- _TUGAS YANG DIBERIKAN_:
Salin kata demi kata bagian cuplikan halaman tentang angklung buncis, mulai dari "Namun, di tengah" sampai dengan "hati para pencintanya.".

Kang Jajat, salah satu tokoh yang menjaga tradisi ini, berharap agar generasi muda terus melestarikan angklung buncis. Pengakuan angklung sebagai Warisan Budaya Tak Benda oleh UNESCO seharusnya menjadi penyemangat bagi anak-anak muda untuk mencintai dan mempelajari seni tradisional. Di penghujung sebuah video dokumentasi, Kang Jajat bahkan mengajak generasi muda untuk datang dan belajar langsung angklung buncis di Cireundeu.
Namun, di tengah upaya pelestarian ini, muncul pertanyaan besar: mengapa kesenian tradisional seperti angklung buncis sulit berkembang dan mendapatkan lebih banyak peminat? Apakah takdir semua kesenian tradisional adalah semakin terpinggirkan? Apakah mereka hanya akan dikenang melalui laporan akademis, tanpa generasi penerus yang benar-benar menghidupkannya? Atau masih adakah harapan untuk mempertahankan keberadaannya dalam kehidupan modern?
Pertanyaan ini menjadi renungan bagi kita semua. Apakah kita hanya akan menjadi saksi hilangnya sebuah warisan, atau justru menjadi bagian dari upaya menghidupkan kembali kekayaan budaya yang luar biasa ini? Hanya waktu yang bisa menjawab, tetapi satu hal yang pasti: selama masih ada mereka yang peduli, angklung buncis akan terus berbunyi, menggema, dan hidup di hati para pencintanya.

- _DATA TERCATAT_:
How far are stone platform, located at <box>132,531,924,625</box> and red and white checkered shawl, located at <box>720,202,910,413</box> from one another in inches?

- _JAWABAN LATIHAN INI_:
Namun, di tengah upaya pelestarian ini, muncul pertanyaan besar: mengapa kesenian tradisional seperti angklung buncis sulit berkembang dan mendapatkan lebih banyak peminat? Apakah takdir semua kesenian tradisional adalah semakin terpinggirkan? Apakah mereka hanya akan dikenang melalui laporan akademis, tanpa generasi penerus yang benar-benar menghidupkannya? Atau masih adakah harapan untuk mempertahankan keberadaannya dalam kehidupan modern?
Pertanyaan ini menjadi renungan bagi kita semua. Apakah kita hanya akan menjadi saksi hilangnya sebuah warisan, atau justru menjadi bagian dari upaya menghidupkan kembali kekayaan budaya yang luar biasa ini? Hanya waktu yang bisa menjawab, tetapi satu hal yang pasti: selama masih ada mereka yang peduli, angklung buncis akan terus berbunyi, menggema, dan hidup di hati para pencintanya.